What Leo Xu’s Move to David Zwirner Says about the Chinese Art Market
Left to right: Jennifer Yum, David Zwirner, and Leo Xu. Photo by Anna Bauer. Courtesy of David Zwirner, New York/London.
The news that David Zwirner’s new Hong Kong space will be run by young dealer Leo Xu highlights the challenges for emerging galleries and artists amidst growing demand for international art stars in Asia’s fast-evolving market.
Xu, whose six-year-old Shanghai gallery Leo Xu Projects will close at the end of the year, said Zwirner’s presence in the region will bring an international platform and resources that will bolster and support Chinese artists, but acknowledged that none of his current artists will join the mega-gallery’s roster, which is made up of largely big-name international artists such as Luc Tuymans, Yayoi Kusama, and Carol Bove.
The news of Xu’s gallery’s impending closure comes amidst a rise of Shanghai’s stock on the international art scene; two fairs, West Bund Art & Design and Art021, open here this week. However, it follows the closure of fellow Shanghai gallery Studio Rouge in 2014, and a series of gallery shutterings in New York and London, including similarly well-respected, much beloved operations such as Andrea Rosen, Feuer/Mesler, and Vilma Gold.
“The world over we are witnessing the phenomenon of big galleries getting bigger, mid-tier ones closing, and small emerging galleries struggling to get by (and subsequently feed the big galleries),” said Mathieu Borysevicz, founder and director of Shanghai gallery BANK/MABSOCIETY, in a WeChat message. “Shanghai is not exempt and Leo’s move is sort of a testimony to this.”
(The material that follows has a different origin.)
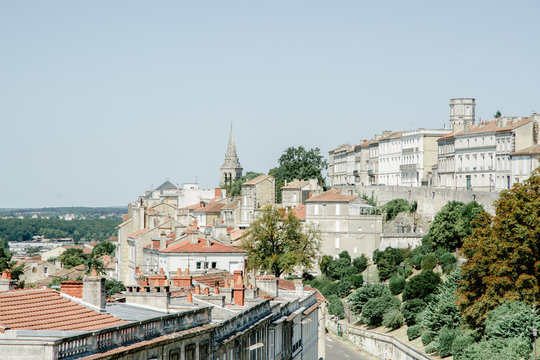 View of old french town Angoulem on the hill.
An “influx of Western art”
The arrival in Asia of mega-galleries like David Zwirner and Hauser & Wirth, both opening in Hong Kong in early 2018, could crowd out the market for local artists by making established international names available year-round, at Chinese buyers’ doorsteps. While their tastes are growing increasingly sophisticated, Chinese collectors are known for their affinity for established names and high price points, which will likely be reinforced by greater proximity to a greater supply of those artists.
“The influx of Western art will almost inevitably direct money away from Chinese artists,” said Josef Ng, the managing director for Asia at Pearl Lam Galleries. But he hopes that eventually, increased education and exposure will lead Chinese collectors to look back to artists from their homeland for “something new, something different and something more from this locale.”
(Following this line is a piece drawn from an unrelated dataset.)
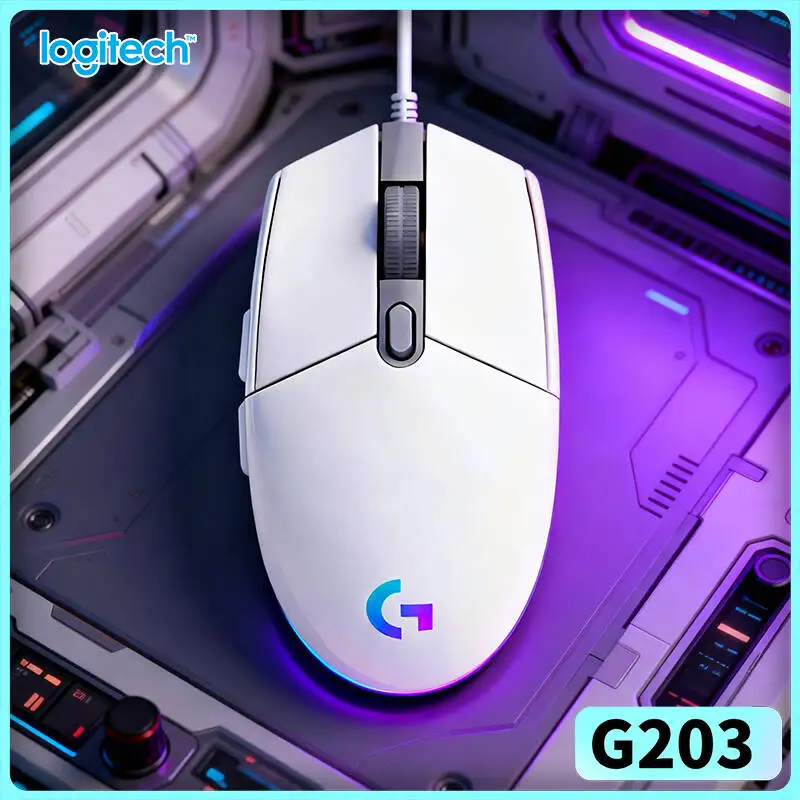

Игровая мышь Logitech G203 проводная, RGB-подсветка, 8000 DPI, 6 кнопок, отклик 1 мс, кабель 2,1 м, для Windows и Mac, прочная конструкция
Zwirner brings resources for international projects
David Zwirner and Leo Xu began their conversation at Art Basel in Hong Kong this past March. The fair, in its fifth year, had grown to over 240 dealers from 34 countries, with an increasingly international audience and a noticeable uptick in the sophistication of Asian buyers.
Xu had become known for presenting innovative exhibitions by young and emerging Chinese artists, such as Pixy Yijun Liao, Shiyuan Liu, Chen Wei and Xu Wenkai, better known as aaajiao. Many of their projects focus on urbanism and the relationship between new media and its influence on the visual culture of modern China. Working with institutions such as the Power Station of Art in Shanghai and the Jewish Museum in New York, Xu had been at the forefront of an international dialogue.
But Xu said staging ambitious, internationally oriented programming, combined with running an artists residency and the cost and work of traveling to fairs, had stretched him thin. Despite the name he was making for his artists and his space, he felt his efforts were unsustainable.
“It’s becoming harder to travel and participate in major international art fairs…considering costs, logistics, staging offsite projects around the world while running a dynamic exhibition project back home,” he said. Moving to Zwirner enables him to continue these kinds of international projects with more resources. Although he will no longer represent his current roster at Zwirner, he said he will continue to work closely with them once the gallery shuts its doors, in particular connecting them with international and local institutions.
“I see many opportunities to work with my artists in the future, and they’re in a great position to go out and grow internationally,” he said, pointing to Liu’s debut solo show with New York stalwart Tanya Bonakdar Gallery, which opens in February 2018. Xu said he and his colleagues at Zwirner are working to determine which local artists they can bring onto their roster to help strengthen the gallery’s presence in Asia and to further the appreciation for contemporary Chinese art internationally; the timeline for this to take place is, however, not set.
In the meantime, it’s unclear who will help today’s cohort of emerging artists grow. Xu was one of the few who was promoting his artists abroad and bringing them into dialogue with international artists.
“I think we’re all waiting to see what the impact of losing such a well-respected gallery mainstay will have overall,” said Shanghai-based independent curator Leigh Tanner.